IL TACCUINO DI NUCCIO FAVA
Trionfo del “tedeschellum” e voglia crescente di urne in un Paese sfiduciato e a rischio
di Nuccio Fava
 In
una fase angosciosa e a rischio con le frenesie di queste ore, restiamo il Paese
in cui ha sempre troppo pesato un utilizzo superficiale e strumentale della
grande lezione di Machiavelli, ridotto a cinico cantore del potere con ogni
mezzo, e della sua conquista a ogni costo. La stessa banalità con cui è stata
utilizzata l’espressione “il fine giustifica i mezzi” è anche oggi ben presente
nella sarabanda ininterrotta di incontri e trattative. Non è, però, questa la
sede per riscoprire il pensiero autentico del grande Machiavelli, anche se
diviene, forse, inevitabile evocarne l’uso distorto e strumentale che continua
a imperare. Mentre, appunto, protagonisti principali della scena restano l’ex
premier, l’ex cavaliere e l’ex comico.
Non
viviamo certo una stagione esaltante, con lo scenario internazionale dominato
dalle sparate di Trump e mentre l’Europa è alle prese con una crisi senza
precedenti e con problematiche speranze affidate alla cancelliera tedesca e al
nuovo giovane presidente Macron, che sono di sicuro un argine possibile ai
populismi e a un nuovo ruolo dell’Unione europea. Anche se l’Italia dell’instabilità
e della crisi economica sociale non riesce a comprendere, adeguatamente, la
gravità della situazione e gioca, pericolosamente, alla roulette delle urne
anticipate e alla riduzione di Gentiloni a mero governo balneare. Elementi
tutti che ne accrescono rischi e precarietà sul piano finanziario e dei mercati
e non offrono affidabilità e consapevolezza responsabile in Europa.
Rischiamo,
cioè, di restare ancora fanalino di coda in Europa dove l’illusione che basterà
battere i pugni a Bruxelles – per ottenere udienza adeguata o raggiungere
obbiettivi ancora più esigenti – per poter svolgere un ruolo da protagonisti
nel cammino di riforme istituzionali e politiche assolutamente indispensabili
per tentare un ruolo significativo nelle mutate condizioni del mondo. Sta qui
la contraddizione e l’inadeguatezza della frenesia che da tempo percorre i
palazzi romani e l’entusiasmo con cui si corre verso le urne, aggrappandosi all’ultima
ancora di salvezza del “tedeschellum”. Che non è in sé strumento diabolico come
il “porcellum” o “l’italicum”, ma nemmeno l’arca di Noè per la salvezza del Paese.
Tra
l’altro, si arriva a questa soluzione, ormai quasi unanime, con intenti ed
egoismi contrapposti.
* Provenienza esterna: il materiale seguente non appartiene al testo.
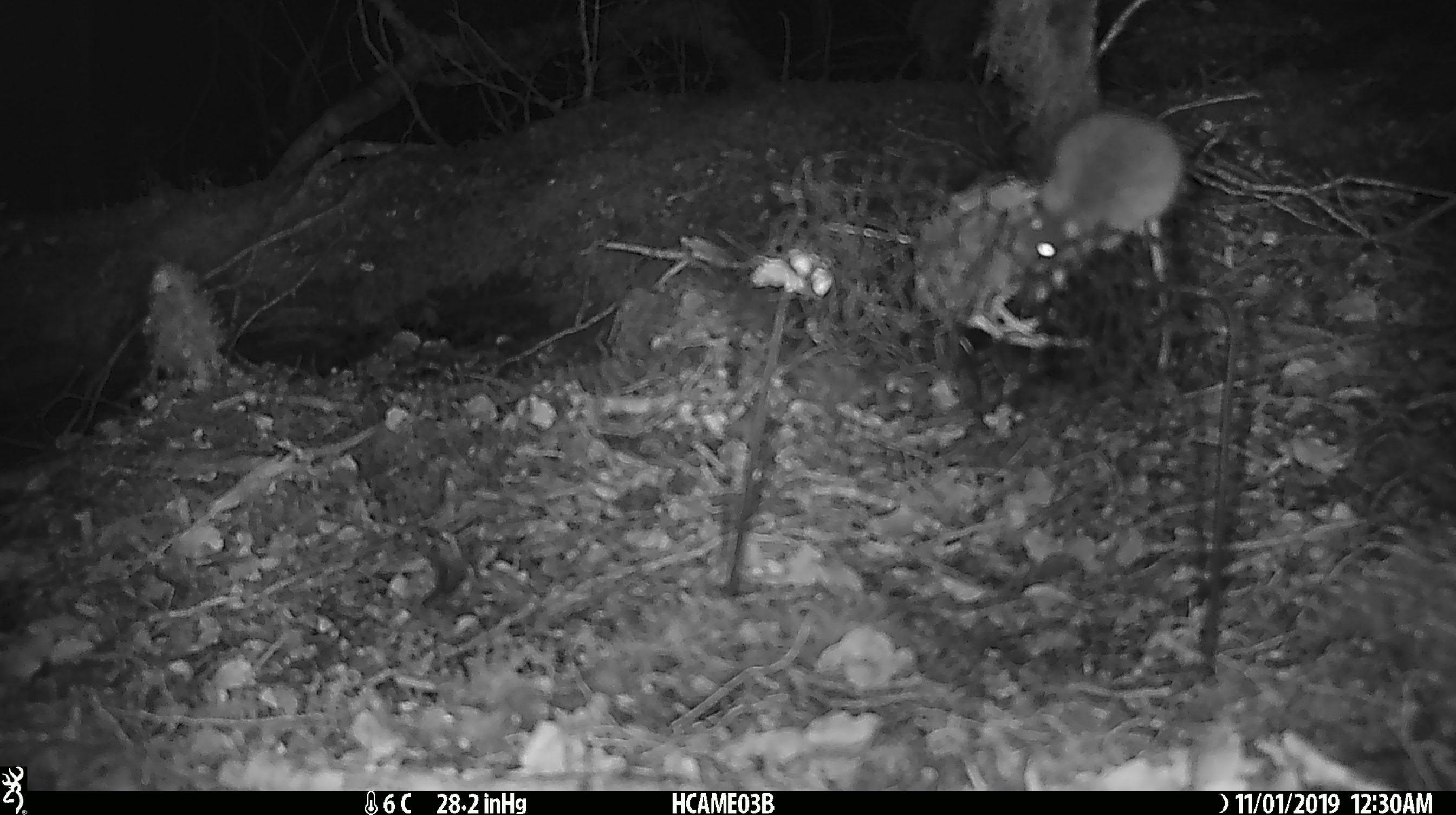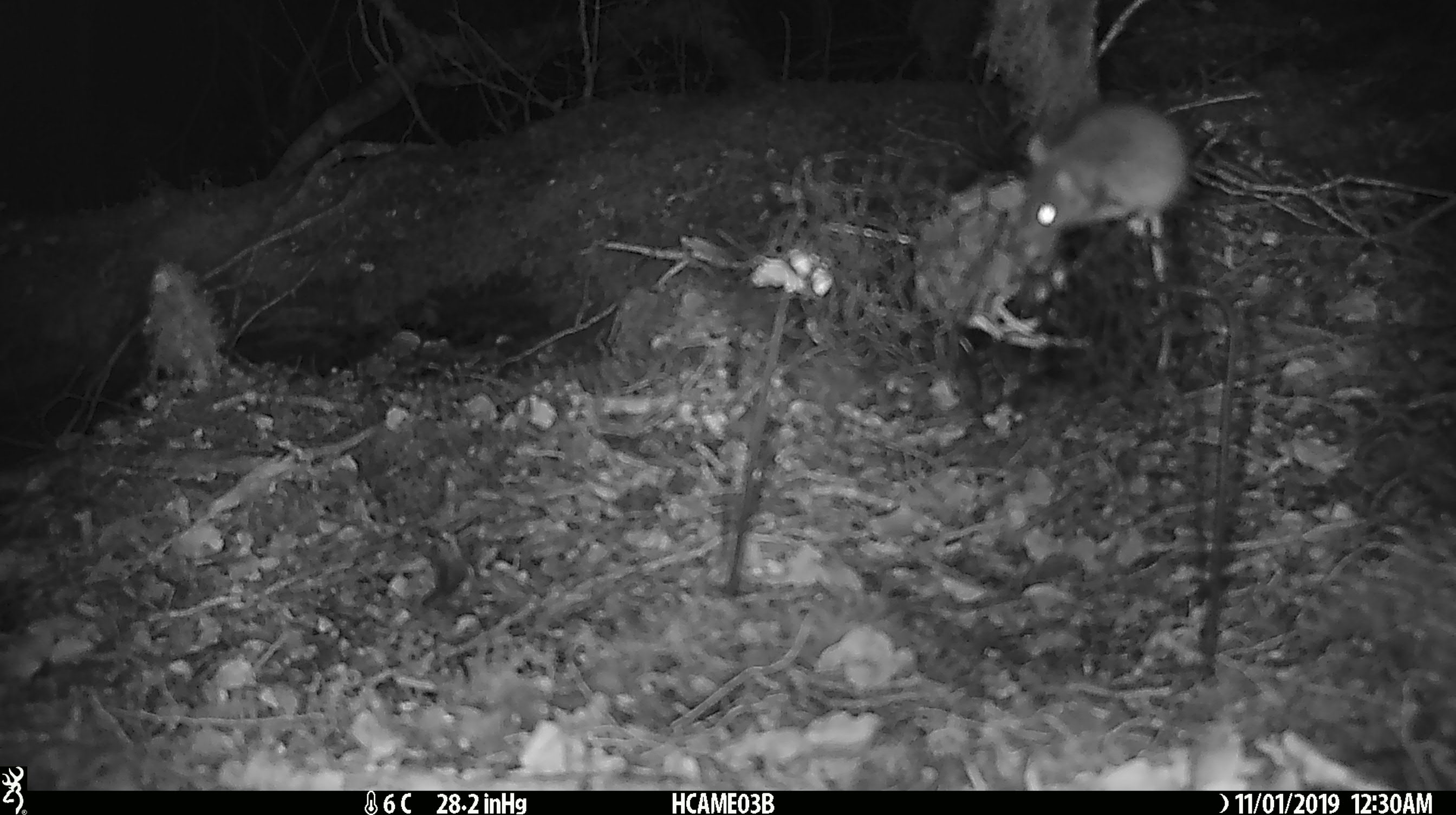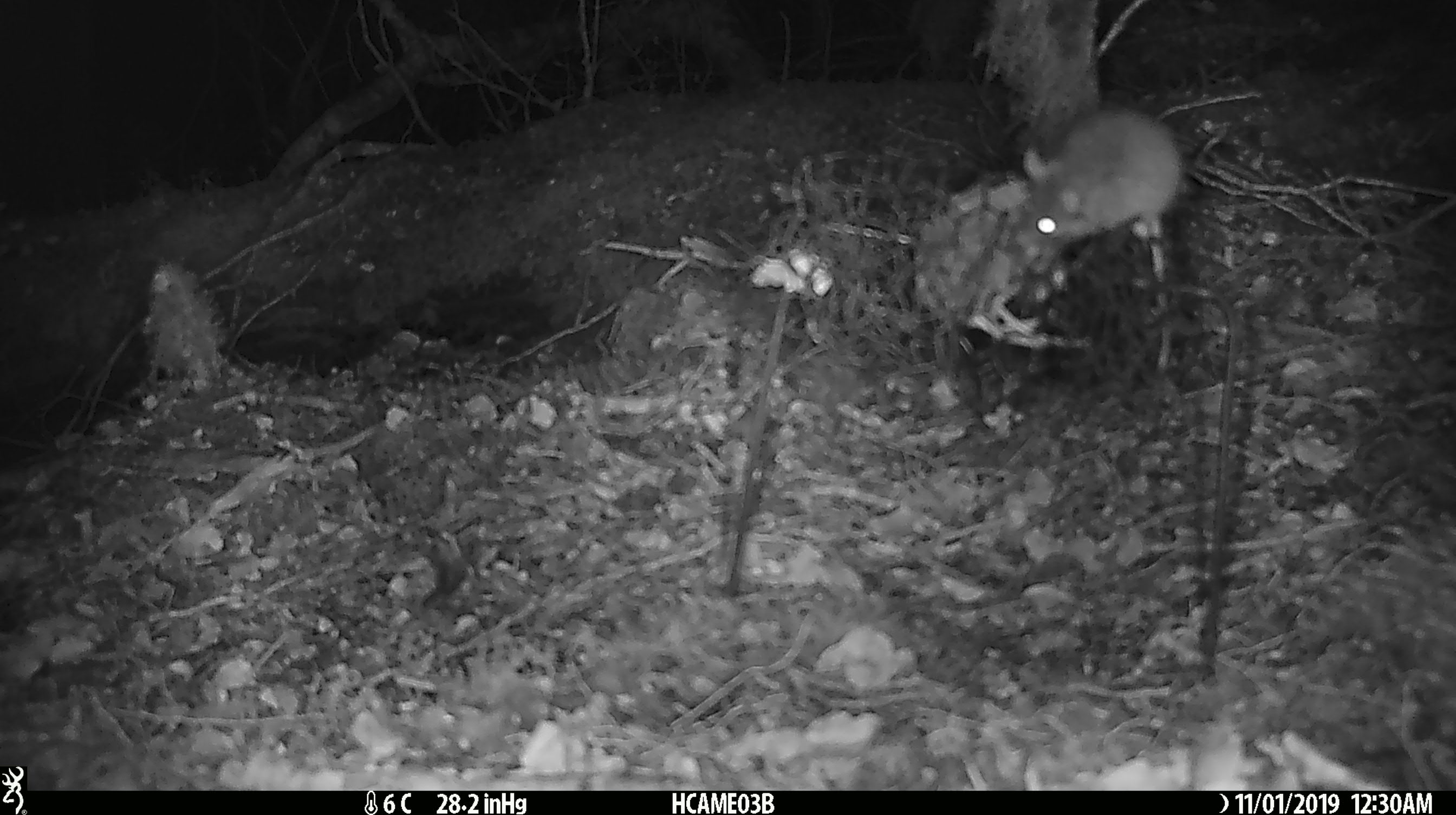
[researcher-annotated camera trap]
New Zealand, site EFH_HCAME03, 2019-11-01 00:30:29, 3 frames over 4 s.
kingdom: Animalia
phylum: Chordata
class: Mammalia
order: Rodentia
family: Muridae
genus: Mus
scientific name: Mus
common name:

Chi per spirito di rivincita alla batosta del referendum
del 4 dicembre scorso, chi per ingigantire il consenso alla sua proposta
populista e di contrapposizione radicale al sistema, chi nell’intento di
ricostruire il ruolo di unico federatore possibile del centro destra, in attesa
di una sentenza da Strasburgo che ne riabiliti dignità e onore. Anche Salvini
si è, alla fine, aggregato alla prospettiva di un possibile “nazareno 2”,
mentre il solo Angelino Alfano con Formigoni resta singolarmente all’opposizione
sventolando la bandiera di contrarietà alle elezioni anticipate, ma anche
perché terrorizzato di non superare il quorum del 5%. Ma i sistemi elettorali
non andrebbero mai utilizzati secondo le convenienze del momento e gli
interessi di parte.
Il
ricorso maldestro al cosiddetto modello tedesco appare, in ogni caso, usato per
contrapposte convenienze e motivazioni differenti a cominciare dalla più
preoccupante, quella di contarsi il prima possibile con un voto anticipato
senza reale rispetto delle prerogative del presidente della Repubblica e dei
gravi mali del Paese. Unica consolazione le imprese dello Sport, con la
straordinaria festa per Francesco Totti e il trionfo delle Ferrari a
Montecarlo. Anche la non retrocessione del Crotone all’ultimo minuto, in una
Calabria devastata dalla ‘ndrangheta. Ma lo Sport non basta, anche se resta
fattore rilevante della vita delle persone e della stessa possibilità di
coesione nazionale. Basta ricordare la vittoria di Bartali in Francia o l’attesa
italica per la finale della Juventus col Real Madrid. Ma non si vive solo di Sport.
Né sono all’orizzonte leader politici e nuova classe dirigente all’altezza
lontanamente accostabile al fascino e al mito di Jonh Kennedy o di Aldo Moro,
dei quali abbiamo commemorato, recentemente, il centenario della nascita.